Including my MA and PhD programs, I’ve been an English lit graduate student—an early modernist—for going on five years, and I’ve never met a peer who is working on a scholarly edition as a dissertation project. I’m not saying that it never happens, especially among medievalists, but just that edition-dissertations seem to be unusually and inexplicably rare.
Graduate students on the path to professionalization are encouraged to familiarize themselves with contemporary debates in their disciplines and enter into the conversation, but too often this can mean following theoretical or methodological trends instead of creating new ones. When early modernists think of cutting-edge work, recent developments like humoral theory or distributed cognition come to mind, not the transcription of manuscripts.
But recently I’ve come to believe that one of the best ways that graduate students can make a solid intervention in a field is by doing the hard work of textual editing. As an example, I’ll tell the story of how I came to work on my current project.
Two years ago on a cohort trip to the Newberry Library, I stumbled across a manuscript that absolutely baffled me. It was bound in vellum, signed Francis Brydges, dated March 1678, and titled A Briefe Description of the Whole Babilonish, Assirian, Caldaican Empire. For about a hundred pages, Brydges narrated the history of the ancient Middle East, jumping between Biblical accounts, ancient sources like Herodotus and Diodorus Siculus, and more recent syntheses by Philipp Melanchthon and Walter Raleigh. Although Brydges wasn’t performing the kind of rigorous historical chronology practiced by Scaliger and Casaubon earlier in the century—Brydges himself did not emend texts and he loved the second-hand citation—I wondered why A Briefe Description had never been printed.
I also wondered why Brydges’ touchstone was still the Bible, when historians like Anthony Grafton have been able to demonstrate that the Bible had fallen out of favor among leading scholars as the most reliable account of ancient history in the early decades of the 17th century. Other problems stymied my progress and blocked my understanding of the manuscript: no one seemed to know who Francis Brydges was or where he lived.

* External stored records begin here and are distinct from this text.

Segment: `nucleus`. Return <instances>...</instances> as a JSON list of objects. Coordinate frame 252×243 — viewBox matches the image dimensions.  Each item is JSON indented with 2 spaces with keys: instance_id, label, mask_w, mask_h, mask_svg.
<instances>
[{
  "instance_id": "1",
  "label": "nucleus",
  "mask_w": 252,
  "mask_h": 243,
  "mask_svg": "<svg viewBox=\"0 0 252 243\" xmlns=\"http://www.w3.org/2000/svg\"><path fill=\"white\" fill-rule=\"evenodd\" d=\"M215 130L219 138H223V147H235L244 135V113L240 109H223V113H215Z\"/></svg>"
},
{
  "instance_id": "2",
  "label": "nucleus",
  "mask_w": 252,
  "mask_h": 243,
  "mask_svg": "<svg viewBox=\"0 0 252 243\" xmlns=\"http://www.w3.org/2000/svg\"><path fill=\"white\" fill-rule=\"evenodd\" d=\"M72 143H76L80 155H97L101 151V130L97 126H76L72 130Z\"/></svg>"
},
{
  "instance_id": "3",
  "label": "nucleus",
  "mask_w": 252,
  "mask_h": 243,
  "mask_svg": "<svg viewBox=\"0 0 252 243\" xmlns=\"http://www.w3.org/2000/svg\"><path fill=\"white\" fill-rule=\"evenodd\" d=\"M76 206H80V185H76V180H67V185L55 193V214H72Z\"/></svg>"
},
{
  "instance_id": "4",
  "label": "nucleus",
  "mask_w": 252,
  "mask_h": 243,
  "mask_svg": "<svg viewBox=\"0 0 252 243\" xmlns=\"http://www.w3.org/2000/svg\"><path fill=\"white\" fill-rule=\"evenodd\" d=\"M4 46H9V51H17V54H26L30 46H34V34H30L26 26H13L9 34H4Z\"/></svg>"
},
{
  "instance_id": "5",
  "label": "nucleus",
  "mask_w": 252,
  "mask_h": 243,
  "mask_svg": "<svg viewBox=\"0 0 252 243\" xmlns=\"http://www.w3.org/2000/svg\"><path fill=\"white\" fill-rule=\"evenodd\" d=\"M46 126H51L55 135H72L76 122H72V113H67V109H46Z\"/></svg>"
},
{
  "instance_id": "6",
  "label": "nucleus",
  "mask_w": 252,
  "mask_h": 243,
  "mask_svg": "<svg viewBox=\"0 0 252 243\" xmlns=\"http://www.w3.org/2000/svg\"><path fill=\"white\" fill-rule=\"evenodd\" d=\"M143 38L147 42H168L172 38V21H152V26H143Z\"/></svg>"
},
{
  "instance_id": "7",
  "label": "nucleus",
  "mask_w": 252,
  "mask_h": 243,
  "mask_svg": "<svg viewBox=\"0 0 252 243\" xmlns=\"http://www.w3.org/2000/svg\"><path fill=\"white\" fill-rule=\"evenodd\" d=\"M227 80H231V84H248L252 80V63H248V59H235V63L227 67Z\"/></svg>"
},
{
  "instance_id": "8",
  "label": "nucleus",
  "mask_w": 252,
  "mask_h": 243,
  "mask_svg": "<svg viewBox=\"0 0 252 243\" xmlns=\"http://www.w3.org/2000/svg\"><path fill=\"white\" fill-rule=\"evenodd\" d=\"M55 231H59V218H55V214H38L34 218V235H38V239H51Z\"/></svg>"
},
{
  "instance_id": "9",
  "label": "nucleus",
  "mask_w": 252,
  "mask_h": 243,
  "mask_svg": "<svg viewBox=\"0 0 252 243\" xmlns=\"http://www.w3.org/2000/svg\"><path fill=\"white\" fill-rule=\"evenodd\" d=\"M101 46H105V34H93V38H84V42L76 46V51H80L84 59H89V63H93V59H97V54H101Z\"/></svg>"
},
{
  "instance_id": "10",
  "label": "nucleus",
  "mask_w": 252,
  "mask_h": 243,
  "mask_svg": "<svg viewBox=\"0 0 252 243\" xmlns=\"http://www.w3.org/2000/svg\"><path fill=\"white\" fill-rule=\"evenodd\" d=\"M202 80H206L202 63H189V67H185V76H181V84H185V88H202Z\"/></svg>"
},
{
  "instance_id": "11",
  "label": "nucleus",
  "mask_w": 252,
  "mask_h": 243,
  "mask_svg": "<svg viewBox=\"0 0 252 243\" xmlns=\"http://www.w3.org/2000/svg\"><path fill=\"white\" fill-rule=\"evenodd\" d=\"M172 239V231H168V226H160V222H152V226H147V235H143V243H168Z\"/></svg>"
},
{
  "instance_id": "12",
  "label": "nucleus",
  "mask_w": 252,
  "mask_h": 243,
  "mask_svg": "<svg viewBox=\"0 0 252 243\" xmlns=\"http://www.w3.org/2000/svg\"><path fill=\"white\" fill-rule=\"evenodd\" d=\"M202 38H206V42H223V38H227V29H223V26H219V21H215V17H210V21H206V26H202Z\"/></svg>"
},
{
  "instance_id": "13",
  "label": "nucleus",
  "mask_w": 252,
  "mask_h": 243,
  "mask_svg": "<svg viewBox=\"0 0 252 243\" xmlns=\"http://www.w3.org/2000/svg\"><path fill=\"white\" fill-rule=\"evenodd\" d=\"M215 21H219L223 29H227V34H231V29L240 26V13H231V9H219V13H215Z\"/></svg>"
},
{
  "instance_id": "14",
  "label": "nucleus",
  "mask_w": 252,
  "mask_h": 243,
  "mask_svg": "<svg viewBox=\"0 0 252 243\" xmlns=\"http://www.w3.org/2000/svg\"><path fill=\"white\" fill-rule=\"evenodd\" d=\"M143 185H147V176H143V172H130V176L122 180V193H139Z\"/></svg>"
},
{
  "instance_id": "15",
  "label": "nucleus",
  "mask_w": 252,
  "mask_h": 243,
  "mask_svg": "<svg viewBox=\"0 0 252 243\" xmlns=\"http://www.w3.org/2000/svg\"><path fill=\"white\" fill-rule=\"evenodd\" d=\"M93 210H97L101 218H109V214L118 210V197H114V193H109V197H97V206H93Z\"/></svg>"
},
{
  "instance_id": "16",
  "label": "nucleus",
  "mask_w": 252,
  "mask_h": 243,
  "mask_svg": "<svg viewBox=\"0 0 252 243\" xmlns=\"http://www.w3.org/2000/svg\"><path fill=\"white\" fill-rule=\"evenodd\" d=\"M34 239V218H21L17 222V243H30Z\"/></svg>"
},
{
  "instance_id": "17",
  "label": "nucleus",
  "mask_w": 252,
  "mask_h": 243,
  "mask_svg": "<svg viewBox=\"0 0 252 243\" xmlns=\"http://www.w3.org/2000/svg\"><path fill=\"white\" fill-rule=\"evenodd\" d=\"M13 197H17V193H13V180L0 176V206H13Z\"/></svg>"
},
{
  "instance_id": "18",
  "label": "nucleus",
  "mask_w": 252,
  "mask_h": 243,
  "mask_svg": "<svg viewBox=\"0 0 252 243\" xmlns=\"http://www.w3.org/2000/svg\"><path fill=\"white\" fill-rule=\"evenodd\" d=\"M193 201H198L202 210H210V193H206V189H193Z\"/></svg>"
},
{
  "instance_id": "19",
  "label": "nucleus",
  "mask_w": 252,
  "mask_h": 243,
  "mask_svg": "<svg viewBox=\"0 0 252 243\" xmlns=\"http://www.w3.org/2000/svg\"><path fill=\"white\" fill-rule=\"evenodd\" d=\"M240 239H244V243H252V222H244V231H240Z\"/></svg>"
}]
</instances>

It wasn’t until this summer that I returned to the Newberry and was able to make a breakthrough: I found out that in 1678, Francis Brydges was a 17 year old member of a prominent Herefordshire family, and a cousin of the Ambassador to the Ottoman Empire. The medium of Brydges’ Briefe Description—in manuscript—and its outdated Bible-centric methodology made a lot more sense when I thought of the book as a schoolboy’s exercise intended for elite domestic use. And, of course, his family’s connections to the Orient and the trade monopolies they possessed through the Levant Company explained the Briefe Description’s exotic subject matter: I imagine Brydges’ book surrounded by other material goods related to the Middle East in the family’s home at Tyberton Court
I realized that I was working with a fairly unique document that I had to teach myself how to read: the studies of 17th century manuscript culture I had come across focused on urban coterie poetry which had not been printed due to obscene or satirical content (usually both) and commonplace books; and the mainstream account of historical chronology concentrated (rightly) on urban and university centers with highly developed print cultures. Just by editing Brydges’ Briefe Description, I would be contributing something to our understanding of rural manuscript production, early modern pedagogy, and East/West relations in the late 17th century. I would also be providing an example of a relic of an earlier Christian humanism that had become outmoded in the republic of letters but still found a home in an elite domestic context.
My point in relating this I-hope-not-too-tedious archival anecdote is that graduate students who are wary of charging into another crowded theoretical joust but who still want to make a substantive intervention in their field should consider taking on a textual editing project. Under the pressure to create new ways to read and argue about the familiar texts of my discipline’s canon, I found some new material to work on, material that I could publish and let other scholars argue about. Instead of problematizing, I wanted to problem-solve.